I use the following regexp in a php function to replace URLs with proper HTML links:
return preg_replace('@(https?://([-\w\.]+[-\w])+(:\d+)?(/([\w/_\.#-]*(\?\S+)?[^\.\s])?)?)@', '<a href="$1" target="_blank">$1</a>', $s);
But when $s has for value a string like
<li>http://www.link.com/something.pdf</li>
the function returns
<li><a href="http://www.link.com/something.pdf</li">http://www.link.com/something.pdf</li></a></li>
Does anyone know how to modify the regexp to get the intended string, i.e.
<li><a href="http://www.link.com/something.pdf">http://www.link.com/something.pdf</a></li> ?
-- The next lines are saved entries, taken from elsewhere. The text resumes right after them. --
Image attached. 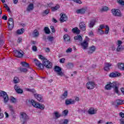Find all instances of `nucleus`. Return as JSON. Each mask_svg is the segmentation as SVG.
Instances as JSON below:
<instances>
[{
    "label": "nucleus",
    "instance_id": "nucleus-55",
    "mask_svg": "<svg viewBox=\"0 0 124 124\" xmlns=\"http://www.w3.org/2000/svg\"><path fill=\"white\" fill-rule=\"evenodd\" d=\"M50 29L51 30L52 32H56V31H55V28L53 26H50Z\"/></svg>",
    "mask_w": 124,
    "mask_h": 124
},
{
    "label": "nucleus",
    "instance_id": "nucleus-61",
    "mask_svg": "<svg viewBox=\"0 0 124 124\" xmlns=\"http://www.w3.org/2000/svg\"><path fill=\"white\" fill-rule=\"evenodd\" d=\"M119 115L120 116V117H121V118H124V112H120L119 113Z\"/></svg>",
    "mask_w": 124,
    "mask_h": 124
},
{
    "label": "nucleus",
    "instance_id": "nucleus-44",
    "mask_svg": "<svg viewBox=\"0 0 124 124\" xmlns=\"http://www.w3.org/2000/svg\"><path fill=\"white\" fill-rule=\"evenodd\" d=\"M106 30H105V34H108V32H109V26H108V25L106 26Z\"/></svg>",
    "mask_w": 124,
    "mask_h": 124
},
{
    "label": "nucleus",
    "instance_id": "nucleus-22",
    "mask_svg": "<svg viewBox=\"0 0 124 124\" xmlns=\"http://www.w3.org/2000/svg\"><path fill=\"white\" fill-rule=\"evenodd\" d=\"M88 113L90 115H93L94 114H96V109H94L93 108H89L88 110Z\"/></svg>",
    "mask_w": 124,
    "mask_h": 124
},
{
    "label": "nucleus",
    "instance_id": "nucleus-35",
    "mask_svg": "<svg viewBox=\"0 0 124 124\" xmlns=\"http://www.w3.org/2000/svg\"><path fill=\"white\" fill-rule=\"evenodd\" d=\"M54 114L56 119H59V118H60V117H62V114H60V113H59L58 112L55 111L54 112Z\"/></svg>",
    "mask_w": 124,
    "mask_h": 124
},
{
    "label": "nucleus",
    "instance_id": "nucleus-31",
    "mask_svg": "<svg viewBox=\"0 0 124 124\" xmlns=\"http://www.w3.org/2000/svg\"><path fill=\"white\" fill-rule=\"evenodd\" d=\"M124 50V47H123V46H118L116 51L117 52H121L122 51H123Z\"/></svg>",
    "mask_w": 124,
    "mask_h": 124
},
{
    "label": "nucleus",
    "instance_id": "nucleus-26",
    "mask_svg": "<svg viewBox=\"0 0 124 124\" xmlns=\"http://www.w3.org/2000/svg\"><path fill=\"white\" fill-rule=\"evenodd\" d=\"M20 64L23 66V67H28V68H30V64H29V63H27L26 62H21Z\"/></svg>",
    "mask_w": 124,
    "mask_h": 124
},
{
    "label": "nucleus",
    "instance_id": "nucleus-11",
    "mask_svg": "<svg viewBox=\"0 0 124 124\" xmlns=\"http://www.w3.org/2000/svg\"><path fill=\"white\" fill-rule=\"evenodd\" d=\"M87 10H88V8L85 7V8H82L80 9L77 10L76 11V12L77 14H85Z\"/></svg>",
    "mask_w": 124,
    "mask_h": 124
},
{
    "label": "nucleus",
    "instance_id": "nucleus-59",
    "mask_svg": "<svg viewBox=\"0 0 124 124\" xmlns=\"http://www.w3.org/2000/svg\"><path fill=\"white\" fill-rule=\"evenodd\" d=\"M120 124H124V118H121L120 120Z\"/></svg>",
    "mask_w": 124,
    "mask_h": 124
},
{
    "label": "nucleus",
    "instance_id": "nucleus-21",
    "mask_svg": "<svg viewBox=\"0 0 124 124\" xmlns=\"http://www.w3.org/2000/svg\"><path fill=\"white\" fill-rule=\"evenodd\" d=\"M64 40L67 43H69L70 42V37L67 34H65L63 36Z\"/></svg>",
    "mask_w": 124,
    "mask_h": 124
},
{
    "label": "nucleus",
    "instance_id": "nucleus-29",
    "mask_svg": "<svg viewBox=\"0 0 124 124\" xmlns=\"http://www.w3.org/2000/svg\"><path fill=\"white\" fill-rule=\"evenodd\" d=\"M72 31L74 32V33H80V30L78 29L77 27L72 29Z\"/></svg>",
    "mask_w": 124,
    "mask_h": 124
},
{
    "label": "nucleus",
    "instance_id": "nucleus-2",
    "mask_svg": "<svg viewBox=\"0 0 124 124\" xmlns=\"http://www.w3.org/2000/svg\"><path fill=\"white\" fill-rule=\"evenodd\" d=\"M30 103L33 107H35V108H38V109H40L41 110H44V109H45V106H44V105L39 104L36 102L34 100H31L30 101Z\"/></svg>",
    "mask_w": 124,
    "mask_h": 124
},
{
    "label": "nucleus",
    "instance_id": "nucleus-1",
    "mask_svg": "<svg viewBox=\"0 0 124 124\" xmlns=\"http://www.w3.org/2000/svg\"><path fill=\"white\" fill-rule=\"evenodd\" d=\"M39 58L40 60H43V63L40 62L38 61L37 59L34 60L35 64L38 68H40V69H41L42 70L44 69V66L47 69L52 68L53 67V64L52 62H50L49 60H47V59L41 55H39Z\"/></svg>",
    "mask_w": 124,
    "mask_h": 124
},
{
    "label": "nucleus",
    "instance_id": "nucleus-46",
    "mask_svg": "<svg viewBox=\"0 0 124 124\" xmlns=\"http://www.w3.org/2000/svg\"><path fill=\"white\" fill-rule=\"evenodd\" d=\"M16 98H15V97H11V102L12 103H16Z\"/></svg>",
    "mask_w": 124,
    "mask_h": 124
},
{
    "label": "nucleus",
    "instance_id": "nucleus-57",
    "mask_svg": "<svg viewBox=\"0 0 124 124\" xmlns=\"http://www.w3.org/2000/svg\"><path fill=\"white\" fill-rule=\"evenodd\" d=\"M2 19H3V20H4L5 21H7V16H2Z\"/></svg>",
    "mask_w": 124,
    "mask_h": 124
},
{
    "label": "nucleus",
    "instance_id": "nucleus-23",
    "mask_svg": "<svg viewBox=\"0 0 124 124\" xmlns=\"http://www.w3.org/2000/svg\"><path fill=\"white\" fill-rule=\"evenodd\" d=\"M74 40H78L81 43L82 41H83V38L82 37V36L80 35H77V36H75L74 37Z\"/></svg>",
    "mask_w": 124,
    "mask_h": 124
},
{
    "label": "nucleus",
    "instance_id": "nucleus-51",
    "mask_svg": "<svg viewBox=\"0 0 124 124\" xmlns=\"http://www.w3.org/2000/svg\"><path fill=\"white\" fill-rule=\"evenodd\" d=\"M64 62H65V59L62 58L60 60V63H64Z\"/></svg>",
    "mask_w": 124,
    "mask_h": 124
},
{
    "label": "nucleus",
    "instance_id": "nucleus-8",
    "mask_svg": "<svg viewBox=\"0 0 124 124\" xmlns=\"http://www.w3.org/2000/svg\"><path fill=\"white\" fill-rule=\"evenodd\" d=\"M14 53L15 54V56H16V58H22V57L24 56V52H23L22 50H14Z\"/></svg>",
    "mask_w": 124,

without excluding from the replacement substrings of the URL introduced by '%', '?' or '&' ?
Really easy solution:
return '<li>'.preg_replace('@(https?://([-\w.]+[-\w])+(:\d+)?(/([\w-.~:/?#\[\]\@!$&\'()*+,;=%]*)?)?)@', '<a href="$1" target="_blank">$1</a>', $s).'</li>';
If you really want a regex:
return preg_replace('@(https?://([-\w.]+[-\w])+(:\d+)?(/([\w-.~:/?#\[\]\@!$&\'()*+,;=%]*)?)?)@', '<a href="$1" target="_blank">$1</a>', $s);
You rpattern is not sufficient (to catch all the links), but anyway, instead of \S+
you might want to have [^\s<>]+
because the former catches everything non-space.
Same applies to [^\.\s]
. Make this [^\s<>.]
. You don't need to escape the dot when used in a character class, so my addition to this group was basically the greater than and less than signs.